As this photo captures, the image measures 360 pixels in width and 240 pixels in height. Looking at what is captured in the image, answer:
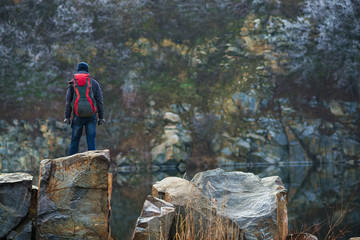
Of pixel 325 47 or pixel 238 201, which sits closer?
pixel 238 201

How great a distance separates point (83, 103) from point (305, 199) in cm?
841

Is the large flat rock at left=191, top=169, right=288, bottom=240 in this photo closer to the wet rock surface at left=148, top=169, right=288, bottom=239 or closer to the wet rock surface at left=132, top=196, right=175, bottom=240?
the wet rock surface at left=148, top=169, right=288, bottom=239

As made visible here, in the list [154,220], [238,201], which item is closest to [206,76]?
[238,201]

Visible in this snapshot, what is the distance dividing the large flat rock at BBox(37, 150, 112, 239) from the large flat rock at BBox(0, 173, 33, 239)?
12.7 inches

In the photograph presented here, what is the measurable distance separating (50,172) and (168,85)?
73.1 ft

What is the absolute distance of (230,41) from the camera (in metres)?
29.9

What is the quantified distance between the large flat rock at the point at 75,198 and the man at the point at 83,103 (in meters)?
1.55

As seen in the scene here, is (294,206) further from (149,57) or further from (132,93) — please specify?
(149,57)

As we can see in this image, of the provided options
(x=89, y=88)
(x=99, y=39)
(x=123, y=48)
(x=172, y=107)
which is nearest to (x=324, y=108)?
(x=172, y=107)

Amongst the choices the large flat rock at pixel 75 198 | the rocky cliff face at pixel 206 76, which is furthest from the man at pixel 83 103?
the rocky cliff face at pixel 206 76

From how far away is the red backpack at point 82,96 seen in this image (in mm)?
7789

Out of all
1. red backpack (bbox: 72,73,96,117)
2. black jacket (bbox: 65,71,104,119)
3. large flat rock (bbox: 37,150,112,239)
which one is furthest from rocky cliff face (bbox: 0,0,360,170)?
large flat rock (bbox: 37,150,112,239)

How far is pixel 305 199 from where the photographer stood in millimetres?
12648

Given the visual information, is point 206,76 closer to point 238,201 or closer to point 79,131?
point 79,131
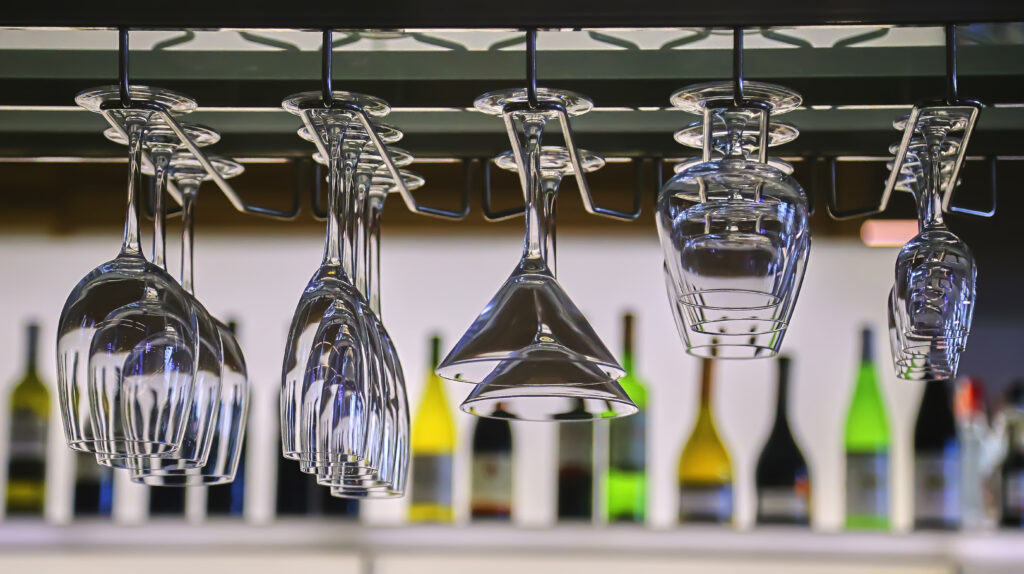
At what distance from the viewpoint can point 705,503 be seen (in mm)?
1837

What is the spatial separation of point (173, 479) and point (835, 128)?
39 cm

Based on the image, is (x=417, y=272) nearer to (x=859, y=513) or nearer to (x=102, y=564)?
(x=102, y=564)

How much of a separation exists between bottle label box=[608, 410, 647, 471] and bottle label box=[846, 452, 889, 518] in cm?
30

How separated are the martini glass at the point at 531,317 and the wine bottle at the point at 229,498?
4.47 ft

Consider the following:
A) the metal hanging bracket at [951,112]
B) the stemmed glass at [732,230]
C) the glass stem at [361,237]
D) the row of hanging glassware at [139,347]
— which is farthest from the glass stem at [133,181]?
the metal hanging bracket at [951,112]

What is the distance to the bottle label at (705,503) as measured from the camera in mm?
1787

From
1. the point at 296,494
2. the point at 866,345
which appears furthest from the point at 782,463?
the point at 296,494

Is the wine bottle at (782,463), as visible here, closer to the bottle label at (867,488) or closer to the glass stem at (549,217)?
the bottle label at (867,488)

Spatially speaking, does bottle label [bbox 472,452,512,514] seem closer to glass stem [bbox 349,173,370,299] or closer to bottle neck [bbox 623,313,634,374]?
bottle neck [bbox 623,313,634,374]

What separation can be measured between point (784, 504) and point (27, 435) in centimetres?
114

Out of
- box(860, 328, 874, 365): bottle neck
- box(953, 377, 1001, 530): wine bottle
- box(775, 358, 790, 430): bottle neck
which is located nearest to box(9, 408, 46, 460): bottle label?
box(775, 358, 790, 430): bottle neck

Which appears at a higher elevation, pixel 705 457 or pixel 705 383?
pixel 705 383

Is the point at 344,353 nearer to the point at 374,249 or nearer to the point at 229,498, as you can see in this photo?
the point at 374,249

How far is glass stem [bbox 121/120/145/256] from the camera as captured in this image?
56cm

■ ■ ■ ■ ■ ■ ■

| TASK DESCRIPTION |
Copy exactly the lines above, from the one containing "Spatially speaking, does" through the very last line.

| ANSWER TO THE TASK |
Spatially speaking, does bottle label [bbox 472,452,512,514] seem closer to glass stem [bbox 349,173,370,299] or closer to bottle neck [bbox 623,313,634,374]?
bottle neck [bbox 623,313,634,374]

What separation can be measured between point (784, 504) and point (27, 435) in centimetres?
114

Out of
- box(860, 328, 874, 365): bottle neck
- box(953, 377, 1001, 530): wine bottle
- box(775, 358, 790, 430): bottle neck
which is located nearest to box(9, 408, 46, 460): bottle label?
box(775, 358, 790, 430): bottle neck

Which appears at a higher elevation, pixel 705 457 or pixel 705 383?
pixel 705 383

Is the point at 344,353 nearer to the point at 374,249 or nearer to the point at 229,498, as you can see in this photo?
the point at 374,249

How far is glass stem [bbox 121/120/145/256] from the camera as captured in this image?
56cm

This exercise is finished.